**What you will do**.
Continue the transcript about employers dropping degree and experience requirements, starting right after its last line.

**Exercise text**.
==========

Yahoo Finance's Myles Udland breaks down why more employers are getting rid of degree and job skill requirements amid the pandemic.
- We turn to the Morning Brief, and the continuing insight and details and color that we are getting on the job market right now. Most recently yesterday when we spoke to the head of ZipRecruiter who basically said like, you know, you want a job? You got a job. Is kind of what it sounds like here that, you know, that really we are seeing. He didn't use the word desperation, but perhaps I would use the word desperation on the part of some employers to get bodies in the door, Miles.
- Yeah, I sort of thought of this as you know those signs that say, you know, no shirt, no shoes, no service. This is like the opposite of that, right? You know, no degree, no experience, yes, you can be hired. We talked to ZipRecruiter CEO, Ian Siegel, on this program yesterday. And we continued our theme of exploring what the logjams really are in the labor market right now, and how employers are trying to overcome that. Let's take a quick listen to what Siegel told us.

==========

**Supplied material**.
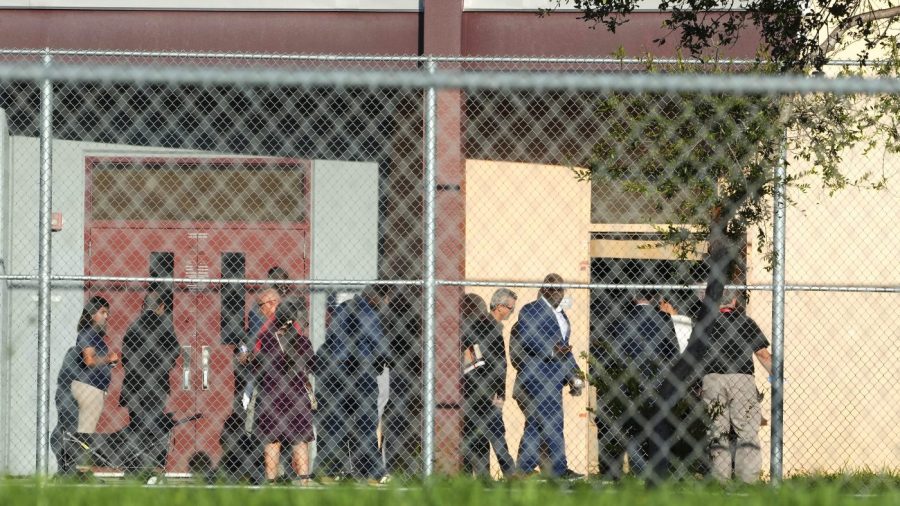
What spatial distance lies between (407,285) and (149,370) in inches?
76.5

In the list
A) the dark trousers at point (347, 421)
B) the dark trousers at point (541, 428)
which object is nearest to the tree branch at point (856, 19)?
the dark trousers at point (541, 428)

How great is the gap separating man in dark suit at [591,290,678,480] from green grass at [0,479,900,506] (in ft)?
9.70

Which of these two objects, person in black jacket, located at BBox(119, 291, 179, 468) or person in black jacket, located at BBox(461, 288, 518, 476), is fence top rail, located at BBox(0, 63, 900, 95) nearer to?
person in black jacket, located at BBox(461, 288, 518, 476)

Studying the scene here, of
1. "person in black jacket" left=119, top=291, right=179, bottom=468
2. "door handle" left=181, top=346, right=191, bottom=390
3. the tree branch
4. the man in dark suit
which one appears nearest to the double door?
"door handle" left=181, top=346, right=191, bottom=390

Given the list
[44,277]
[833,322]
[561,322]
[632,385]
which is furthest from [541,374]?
[44,277]

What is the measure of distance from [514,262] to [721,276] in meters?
4.59

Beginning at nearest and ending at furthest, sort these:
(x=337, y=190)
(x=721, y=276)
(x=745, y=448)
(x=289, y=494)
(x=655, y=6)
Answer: (x=289, y=494) < (x=721, y=276) < (x=745, y=448) < (x=655, y=6) < (x=337, y=190)

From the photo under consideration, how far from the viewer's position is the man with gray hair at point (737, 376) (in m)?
9.01

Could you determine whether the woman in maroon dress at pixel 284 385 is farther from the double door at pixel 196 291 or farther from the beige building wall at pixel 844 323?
the beige building wall at pixel 844 323

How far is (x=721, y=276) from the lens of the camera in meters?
7.20

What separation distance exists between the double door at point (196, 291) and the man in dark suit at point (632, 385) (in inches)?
125

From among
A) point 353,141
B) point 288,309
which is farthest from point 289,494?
point 353,141

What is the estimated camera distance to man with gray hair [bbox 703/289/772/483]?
29.6 feet

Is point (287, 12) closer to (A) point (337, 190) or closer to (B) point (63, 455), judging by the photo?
(A) point (337, 190)
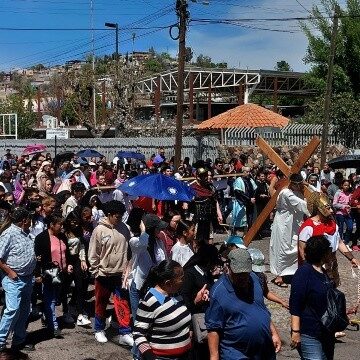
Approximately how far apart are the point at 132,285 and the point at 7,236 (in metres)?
1.44

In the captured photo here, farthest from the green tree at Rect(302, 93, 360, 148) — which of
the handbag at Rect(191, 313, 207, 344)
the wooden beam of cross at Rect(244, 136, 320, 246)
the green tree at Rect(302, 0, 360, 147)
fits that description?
the handbag at Rect(191, 313, 207, 344)

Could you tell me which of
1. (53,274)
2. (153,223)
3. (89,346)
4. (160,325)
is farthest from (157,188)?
(160,325)

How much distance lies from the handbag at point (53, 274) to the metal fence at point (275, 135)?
18334 millimetres

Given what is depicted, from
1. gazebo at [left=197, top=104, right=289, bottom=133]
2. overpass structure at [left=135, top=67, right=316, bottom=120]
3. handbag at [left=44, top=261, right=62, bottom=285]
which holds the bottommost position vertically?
handbag at [left=44, top=261, right=62, bottom=285]

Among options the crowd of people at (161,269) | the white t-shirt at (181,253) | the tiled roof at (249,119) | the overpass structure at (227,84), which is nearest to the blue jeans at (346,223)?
the crowd of people at (161,269)

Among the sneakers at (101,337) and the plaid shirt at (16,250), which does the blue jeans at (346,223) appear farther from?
the plaid shirt at (16,250)

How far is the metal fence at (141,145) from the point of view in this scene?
25906mm

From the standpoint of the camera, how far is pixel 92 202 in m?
10.5

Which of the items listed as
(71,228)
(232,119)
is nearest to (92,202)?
(71,228)

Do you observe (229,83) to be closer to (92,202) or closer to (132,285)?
(92,202)

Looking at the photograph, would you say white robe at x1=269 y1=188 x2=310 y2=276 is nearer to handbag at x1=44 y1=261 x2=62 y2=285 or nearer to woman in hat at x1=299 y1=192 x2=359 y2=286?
woman in hat at x1=299 y1=192 x2=359 y2=286

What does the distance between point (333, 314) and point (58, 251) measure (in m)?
4.18

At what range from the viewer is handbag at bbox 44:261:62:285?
8094mm

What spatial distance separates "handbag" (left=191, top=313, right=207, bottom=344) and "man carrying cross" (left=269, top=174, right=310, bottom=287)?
15.9ft
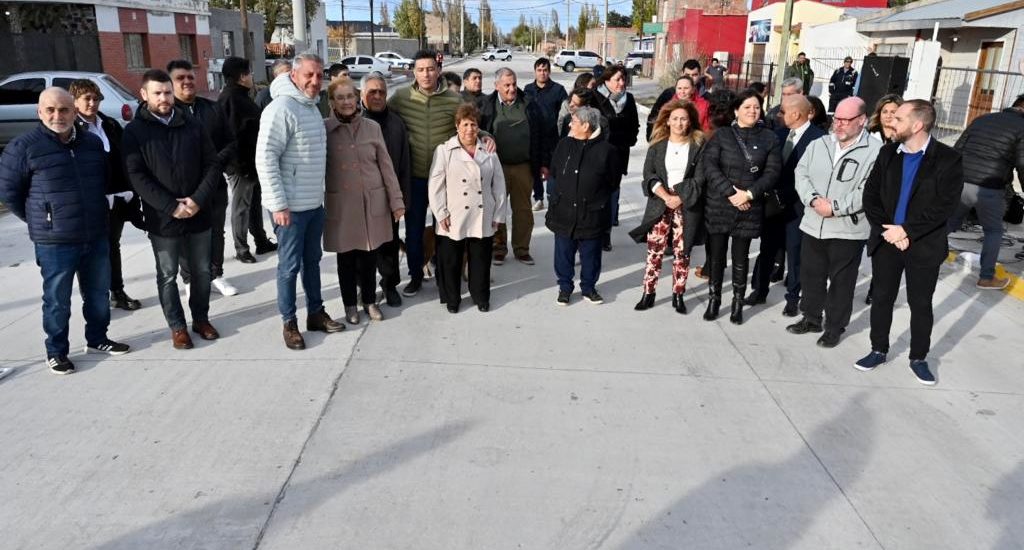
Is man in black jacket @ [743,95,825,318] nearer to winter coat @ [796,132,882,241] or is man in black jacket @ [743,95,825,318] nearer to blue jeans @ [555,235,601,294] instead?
winter coat @ [796,132,882,241]

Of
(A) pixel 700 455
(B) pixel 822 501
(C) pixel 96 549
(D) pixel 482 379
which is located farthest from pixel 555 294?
(C) pixel 96 549

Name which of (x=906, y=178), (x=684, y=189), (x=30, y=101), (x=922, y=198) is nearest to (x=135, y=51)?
(x=30, y=101)

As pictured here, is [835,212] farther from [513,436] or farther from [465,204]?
[513,436]

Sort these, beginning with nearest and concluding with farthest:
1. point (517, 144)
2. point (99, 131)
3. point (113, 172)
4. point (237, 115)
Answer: point (113, 172)
point (99, 131)
point (237, 115)
point (517, 144)

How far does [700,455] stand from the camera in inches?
146

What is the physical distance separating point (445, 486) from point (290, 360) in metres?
1.80

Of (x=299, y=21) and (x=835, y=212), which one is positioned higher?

==========

**Reply to the exercise**.
IAN SIEGEL: The number of jobs that require either a college degree or five-plus years experience have fallen in half. The number of jobs that say, no experience required, explicitly, stated in a job description has doubled. Employers are raising wages, they're offering signing bonuses, they're offering flexible schedules, and they're still, in many cases, struggling to attract talent. If there is a secret weapon to attract the right job seekers to your job, no one seems to have cracked the code on it yet. It is a really interesting dichotomy that is playing out in the job market right now.
- And this of course, comes as we're just a few weeks out now from the expiration of all pandemic unemployment assistance, that PUA program, the federal program. Some states of course, have discontinued it, but all states that have been participating will be out of that program in September as the federal government winds that program down. We've heard for a long time from small business advocates and others that this would be perhaps that elixir that Siegel is talking about. The thing that gets everyone who is on the sidelines of the labor market right now back into the labor market.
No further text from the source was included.